KENDİ AŞIMIZI ÜRETMELİYİZ
Aşıların stratejik bir eser hâline geldiğini tabir eden Halk Sıhhati Uzmanları Derneği Bulaşıcı Hastalıklar Çalışma Kümesi Lideri Prof. Dr. C. Tayyar Şaşmaz, Türkiye’nin aşı için yurt dışına yılda 250 milyon dolar ödediğini belirterek “Covid-19 pandemisinde olduğu üzere bazen para bile aşıya ulaşmaya yetmiyor. Bu yüzden kendi aşılarımızı üretir hâle gelmemiz gerekir. Covid-19 aşı üretim çalışmalarının başlamasında da olumlu bir adım olmuştur” dedi. Türk Cerrahi Derneğinden Doç. Dr. Kerim Bora Yılmaz da enfeksiyon hastalıklarıyla dünya çapında uğraş edebilmek için aşının hiçbir ülkenin inhisarında olmaması, Türkiye dâhil bütün ülkelerde üretilebilir hâle gelmesi gerektiğini söyledi.
KANSER HASTALARI AŞILANACAK
Sıhhat Bakanı Dr. Fahrettin Koca geçtiğimiz günlerde risk kümesinde olan morbid obez, malign tümörü olan kanser hastaları, diyaliz hastaları ve down sendromu olan vatandaşlarla bağışıklık baskılayıcı tedavi alanların öncelikli olarak aşılama sistemine tanımlandığını duyurmuştu.

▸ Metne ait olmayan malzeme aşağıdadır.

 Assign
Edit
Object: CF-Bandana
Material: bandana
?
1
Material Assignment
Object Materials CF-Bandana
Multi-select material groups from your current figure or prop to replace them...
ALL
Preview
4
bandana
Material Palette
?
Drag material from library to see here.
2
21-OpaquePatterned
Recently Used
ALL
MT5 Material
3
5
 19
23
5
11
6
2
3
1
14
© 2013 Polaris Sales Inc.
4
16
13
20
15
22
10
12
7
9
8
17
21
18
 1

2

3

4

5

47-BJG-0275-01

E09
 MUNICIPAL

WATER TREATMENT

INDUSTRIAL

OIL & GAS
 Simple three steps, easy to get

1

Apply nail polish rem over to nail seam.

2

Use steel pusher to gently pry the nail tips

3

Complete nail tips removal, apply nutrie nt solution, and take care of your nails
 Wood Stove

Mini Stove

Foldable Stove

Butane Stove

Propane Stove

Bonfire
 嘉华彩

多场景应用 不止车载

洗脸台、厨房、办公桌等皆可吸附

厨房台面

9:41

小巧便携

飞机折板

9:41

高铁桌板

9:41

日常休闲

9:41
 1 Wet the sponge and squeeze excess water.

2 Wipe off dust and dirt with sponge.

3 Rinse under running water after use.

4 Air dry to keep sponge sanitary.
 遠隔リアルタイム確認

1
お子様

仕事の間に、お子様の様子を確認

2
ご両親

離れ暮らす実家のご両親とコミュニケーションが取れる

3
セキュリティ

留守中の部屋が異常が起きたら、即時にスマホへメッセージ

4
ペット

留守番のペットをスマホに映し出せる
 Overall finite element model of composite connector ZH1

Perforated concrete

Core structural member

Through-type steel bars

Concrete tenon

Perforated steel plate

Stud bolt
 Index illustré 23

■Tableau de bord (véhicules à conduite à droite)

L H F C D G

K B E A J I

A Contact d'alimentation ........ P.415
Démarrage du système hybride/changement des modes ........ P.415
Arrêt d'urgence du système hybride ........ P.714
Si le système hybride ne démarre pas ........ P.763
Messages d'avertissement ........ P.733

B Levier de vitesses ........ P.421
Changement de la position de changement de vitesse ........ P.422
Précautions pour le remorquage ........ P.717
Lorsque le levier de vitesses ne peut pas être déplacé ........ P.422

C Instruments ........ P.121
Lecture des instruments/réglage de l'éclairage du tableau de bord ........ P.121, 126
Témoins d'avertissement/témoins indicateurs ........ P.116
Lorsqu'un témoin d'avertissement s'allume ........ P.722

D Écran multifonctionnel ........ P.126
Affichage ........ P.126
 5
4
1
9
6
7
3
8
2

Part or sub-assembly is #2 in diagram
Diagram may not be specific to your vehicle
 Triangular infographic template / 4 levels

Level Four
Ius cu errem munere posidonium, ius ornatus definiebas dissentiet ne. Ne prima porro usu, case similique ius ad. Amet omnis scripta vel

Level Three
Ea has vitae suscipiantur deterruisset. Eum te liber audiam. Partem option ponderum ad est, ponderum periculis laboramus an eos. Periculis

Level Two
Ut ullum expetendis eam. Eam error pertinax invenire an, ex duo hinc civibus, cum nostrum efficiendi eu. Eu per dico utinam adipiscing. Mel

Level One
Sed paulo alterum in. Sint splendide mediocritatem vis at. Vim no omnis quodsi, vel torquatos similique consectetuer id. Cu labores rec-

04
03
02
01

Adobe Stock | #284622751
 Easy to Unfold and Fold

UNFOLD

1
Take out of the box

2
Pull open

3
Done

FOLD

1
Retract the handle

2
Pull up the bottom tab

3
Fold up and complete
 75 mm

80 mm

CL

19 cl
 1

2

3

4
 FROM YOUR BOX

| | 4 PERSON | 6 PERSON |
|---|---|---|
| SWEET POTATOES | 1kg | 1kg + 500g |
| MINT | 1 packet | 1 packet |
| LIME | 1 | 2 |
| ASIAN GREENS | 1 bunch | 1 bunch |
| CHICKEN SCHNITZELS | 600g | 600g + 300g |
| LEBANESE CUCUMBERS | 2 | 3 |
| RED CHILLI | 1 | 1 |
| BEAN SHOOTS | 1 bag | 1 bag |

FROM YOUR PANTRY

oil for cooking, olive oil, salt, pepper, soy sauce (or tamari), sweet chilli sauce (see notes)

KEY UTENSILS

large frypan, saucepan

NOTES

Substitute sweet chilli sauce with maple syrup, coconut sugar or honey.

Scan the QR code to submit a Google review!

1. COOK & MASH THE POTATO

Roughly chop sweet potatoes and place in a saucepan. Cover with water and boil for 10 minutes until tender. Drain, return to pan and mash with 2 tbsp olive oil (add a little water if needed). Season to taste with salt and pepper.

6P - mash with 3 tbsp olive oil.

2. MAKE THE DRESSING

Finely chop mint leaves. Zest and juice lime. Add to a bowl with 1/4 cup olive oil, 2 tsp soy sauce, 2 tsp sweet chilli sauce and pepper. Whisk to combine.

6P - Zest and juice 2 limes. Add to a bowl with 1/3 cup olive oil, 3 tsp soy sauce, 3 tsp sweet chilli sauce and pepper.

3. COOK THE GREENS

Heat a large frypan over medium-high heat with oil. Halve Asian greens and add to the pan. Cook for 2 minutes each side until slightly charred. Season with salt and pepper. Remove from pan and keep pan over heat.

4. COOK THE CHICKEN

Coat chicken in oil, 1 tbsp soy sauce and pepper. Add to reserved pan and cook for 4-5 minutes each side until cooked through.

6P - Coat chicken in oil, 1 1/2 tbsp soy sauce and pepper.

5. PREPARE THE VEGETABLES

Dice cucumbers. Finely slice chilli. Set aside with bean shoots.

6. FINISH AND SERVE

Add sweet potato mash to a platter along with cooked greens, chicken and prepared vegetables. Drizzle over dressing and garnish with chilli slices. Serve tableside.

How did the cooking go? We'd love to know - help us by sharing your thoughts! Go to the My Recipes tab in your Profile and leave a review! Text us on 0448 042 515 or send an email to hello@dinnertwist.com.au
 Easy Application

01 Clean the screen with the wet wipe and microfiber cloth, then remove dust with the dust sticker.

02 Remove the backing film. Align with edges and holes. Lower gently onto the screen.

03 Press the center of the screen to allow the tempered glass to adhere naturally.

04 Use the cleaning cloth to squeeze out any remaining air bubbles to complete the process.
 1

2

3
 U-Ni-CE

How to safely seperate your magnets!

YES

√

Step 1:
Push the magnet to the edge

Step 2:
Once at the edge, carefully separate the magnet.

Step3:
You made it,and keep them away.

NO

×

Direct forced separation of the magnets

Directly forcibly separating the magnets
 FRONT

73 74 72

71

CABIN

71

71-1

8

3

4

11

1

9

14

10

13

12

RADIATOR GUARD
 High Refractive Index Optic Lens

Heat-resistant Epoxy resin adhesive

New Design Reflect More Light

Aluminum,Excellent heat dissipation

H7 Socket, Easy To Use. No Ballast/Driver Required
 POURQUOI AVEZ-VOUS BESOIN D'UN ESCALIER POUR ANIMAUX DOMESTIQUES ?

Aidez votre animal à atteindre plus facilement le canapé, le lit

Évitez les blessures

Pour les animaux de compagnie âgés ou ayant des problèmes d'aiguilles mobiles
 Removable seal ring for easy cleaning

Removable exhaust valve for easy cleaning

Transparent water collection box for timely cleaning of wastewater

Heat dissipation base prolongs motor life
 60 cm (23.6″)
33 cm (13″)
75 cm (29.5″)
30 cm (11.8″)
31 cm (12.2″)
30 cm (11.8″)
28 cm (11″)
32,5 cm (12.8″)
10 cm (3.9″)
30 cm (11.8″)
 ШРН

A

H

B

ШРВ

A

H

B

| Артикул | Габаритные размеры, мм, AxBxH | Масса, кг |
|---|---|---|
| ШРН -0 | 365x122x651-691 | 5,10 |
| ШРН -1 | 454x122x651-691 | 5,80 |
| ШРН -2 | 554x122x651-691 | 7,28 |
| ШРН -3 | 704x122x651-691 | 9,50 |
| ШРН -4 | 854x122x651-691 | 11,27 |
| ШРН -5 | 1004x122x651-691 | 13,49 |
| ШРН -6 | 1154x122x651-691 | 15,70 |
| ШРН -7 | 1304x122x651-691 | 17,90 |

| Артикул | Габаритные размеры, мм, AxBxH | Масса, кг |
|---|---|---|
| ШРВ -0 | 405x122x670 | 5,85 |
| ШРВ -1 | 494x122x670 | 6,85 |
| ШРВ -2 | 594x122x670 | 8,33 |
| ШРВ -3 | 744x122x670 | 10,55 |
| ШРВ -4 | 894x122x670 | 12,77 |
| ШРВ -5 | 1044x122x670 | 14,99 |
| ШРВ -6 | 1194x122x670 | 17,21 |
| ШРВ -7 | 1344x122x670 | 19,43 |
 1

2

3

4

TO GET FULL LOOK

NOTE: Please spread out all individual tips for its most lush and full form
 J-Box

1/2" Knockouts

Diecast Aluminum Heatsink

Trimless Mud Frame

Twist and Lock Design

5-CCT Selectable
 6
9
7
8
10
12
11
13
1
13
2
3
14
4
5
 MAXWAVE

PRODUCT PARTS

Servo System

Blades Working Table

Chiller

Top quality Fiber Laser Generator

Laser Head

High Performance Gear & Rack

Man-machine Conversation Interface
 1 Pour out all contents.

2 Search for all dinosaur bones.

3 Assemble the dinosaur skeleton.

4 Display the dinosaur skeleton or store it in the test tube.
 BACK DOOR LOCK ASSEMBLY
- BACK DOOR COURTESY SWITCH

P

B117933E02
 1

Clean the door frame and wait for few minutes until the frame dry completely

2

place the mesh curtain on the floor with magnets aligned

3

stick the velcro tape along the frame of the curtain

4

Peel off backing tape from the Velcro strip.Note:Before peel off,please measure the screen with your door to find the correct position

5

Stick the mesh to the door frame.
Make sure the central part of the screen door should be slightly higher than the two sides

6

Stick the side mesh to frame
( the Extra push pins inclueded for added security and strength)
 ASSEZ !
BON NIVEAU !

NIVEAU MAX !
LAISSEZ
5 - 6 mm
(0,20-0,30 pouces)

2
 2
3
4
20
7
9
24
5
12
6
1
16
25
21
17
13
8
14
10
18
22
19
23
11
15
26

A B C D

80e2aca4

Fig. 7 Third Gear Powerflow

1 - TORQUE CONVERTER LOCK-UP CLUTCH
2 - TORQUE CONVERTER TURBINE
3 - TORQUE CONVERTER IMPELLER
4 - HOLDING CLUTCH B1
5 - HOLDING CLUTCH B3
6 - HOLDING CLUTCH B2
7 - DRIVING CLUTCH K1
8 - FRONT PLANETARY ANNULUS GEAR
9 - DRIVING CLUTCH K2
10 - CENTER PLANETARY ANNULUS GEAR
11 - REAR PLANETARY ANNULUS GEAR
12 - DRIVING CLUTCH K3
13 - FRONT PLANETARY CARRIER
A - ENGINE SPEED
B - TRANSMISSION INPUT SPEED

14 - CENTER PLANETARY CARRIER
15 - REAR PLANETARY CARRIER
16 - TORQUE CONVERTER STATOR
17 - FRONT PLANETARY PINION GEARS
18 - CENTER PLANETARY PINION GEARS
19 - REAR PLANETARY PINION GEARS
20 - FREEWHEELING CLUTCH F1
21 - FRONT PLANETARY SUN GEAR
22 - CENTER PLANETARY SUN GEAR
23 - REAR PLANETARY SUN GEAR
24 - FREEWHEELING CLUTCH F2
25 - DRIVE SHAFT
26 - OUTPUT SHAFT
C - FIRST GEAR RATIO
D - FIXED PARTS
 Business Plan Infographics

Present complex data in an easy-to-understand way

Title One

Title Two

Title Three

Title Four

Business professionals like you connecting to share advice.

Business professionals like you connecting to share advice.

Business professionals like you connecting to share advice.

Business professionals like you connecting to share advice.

Kanser hastalarının da inançla Covid-19 aşısı olabileceğini söyleyen Türk Tıbbi Onkoloji Derneğinden Doç. Dr. Ebru Çılbır, “Ancak kâfi, bağışıklık oluşabilmesi için mümkünse tedavi başlamadan iki hafta evvel yahut üç ay sonra yapılmalıdır. Hasta hâlihazırda kemoterapi alıyor ve uzun sürmesi bekleniyorsa ya da grip mevsimi ve Covid-19 pandemi periyotları üzere yüksek riskli periyotlarda, kemoterapi kürleri ortasında da Covid-19, grip ve zatürre aşıları yapılabilir. Kanser hastaları randevularını alarak Covid-19 aşısı yaptırabilirler” dedi. Kanser hastalarına yalnızca suçiçeği, zona, kızamık üzere canlı yahut zayıflatılmış aşıların yapılmaması gerektiğini hatırlatan Doç. Dr. Çılbır, ülkemizde yapılmakta olan Sinovac aşısı meyyit aşı olduğu için kanser hastalarına inançla yapılabileceğini söyledi.